Resolution 7: Increase to Directors’ fee pool
4.20 The Board is seeking, with Shareholders’ approval, to increase the aggregate amount
available to pay Directors (in their capacity as directors, as that term is defined in
the NZX Listing Rules) by $300,000 to $600,000, plus GST (if any). The Director fee
pool has not been increased since November 2018. Shareholders should be aware
that this pool is used to remunerate both the directors of GenCap (including the
chairperson, one executive Director and, if Resolution 4 is passed, Greg James as a
new GenCap Director) and the non-executive directors of GFL (who are required to
be appointed to comply with the requirements of the NBDT Act). The Board
considers that the current fee pool should be increased to reflect the addition of a
further GenCap Director (assuming Resolution 4 is passed) and to better align with
the significant asset growth experienced by GenCap, and therefore the oversight and
work required of the Directors, since 2018 which, as set out in paragraph 4.1 above,
has seen the total consolidated assets of GenCap increase from approximately
$16.4 million in 2018 to approximately $103 million in 2022.

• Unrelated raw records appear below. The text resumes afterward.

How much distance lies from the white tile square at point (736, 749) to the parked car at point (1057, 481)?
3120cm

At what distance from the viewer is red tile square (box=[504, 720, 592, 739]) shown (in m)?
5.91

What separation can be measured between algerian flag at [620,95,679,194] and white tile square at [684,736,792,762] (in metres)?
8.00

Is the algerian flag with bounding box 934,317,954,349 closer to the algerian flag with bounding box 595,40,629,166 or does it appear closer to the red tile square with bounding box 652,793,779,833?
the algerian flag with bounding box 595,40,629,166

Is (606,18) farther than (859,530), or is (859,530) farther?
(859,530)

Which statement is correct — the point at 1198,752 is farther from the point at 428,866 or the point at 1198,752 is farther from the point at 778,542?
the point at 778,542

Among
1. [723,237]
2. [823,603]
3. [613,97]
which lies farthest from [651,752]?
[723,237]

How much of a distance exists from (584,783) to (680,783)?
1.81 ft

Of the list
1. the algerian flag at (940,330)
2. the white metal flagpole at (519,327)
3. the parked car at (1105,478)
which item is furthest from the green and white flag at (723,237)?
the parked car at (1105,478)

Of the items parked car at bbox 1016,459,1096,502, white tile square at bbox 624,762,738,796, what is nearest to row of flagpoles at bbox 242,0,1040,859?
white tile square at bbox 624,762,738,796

4.21 The current remuneration payable per annum to Directors is:
(a) Director base fee of $28,600;
(b) Chairman’s fee equal to the Director base fee of $28,600 plus a 50% premium
(so, a total of $42,900); and
(c) chair of subcommittee fee equal to a 25% premium on the Director base fee
of $28,600 (so, an additional fee of $7,150).

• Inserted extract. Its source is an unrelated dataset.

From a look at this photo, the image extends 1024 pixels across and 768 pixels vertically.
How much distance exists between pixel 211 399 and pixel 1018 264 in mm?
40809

4.22 At the conclusion of the Meeting, and assuming all Resolutions are passed, there will
be six directors of GenCap (including Greg James, the chairperson and one executive
Director) and a further three non-executive directors of GFL for the purposes of NZX
Listing Rule 2.11.3.
4.23 Other than to pay the fees of Greg James (if Resolution 4 is passed), the Board has
not yet determined how, if at all, it would allocate the increased director fee pool
(if Resolution 7 is passed), but it could be used:
(a) to increase the base fees payable to Directors in a manner that is fair to
GenCap (as required by the Companies Act) and having regard to publicly
available information regarding fees paid to directors by comparable
companies;
(b) to enable the Board to attract and recruit an additional suitably qualified
non-executive director to support GenCap and GFL’s business as it scales;
and/or
(c) to provide headroom to pay ad hoc special fees to Directors for services
outside of their usual director duties as required (for example, in connection
with a capital raising or transaction that requires significant additional
governance oversight).
4.24 In recommending this proposed increase to the director fee pool, the Board has
considered the current and expected future growth in GenCap’s business, the
compliance requirements and associated complexity of GFL’s business, and the time
commitment and level of governance required of Directors.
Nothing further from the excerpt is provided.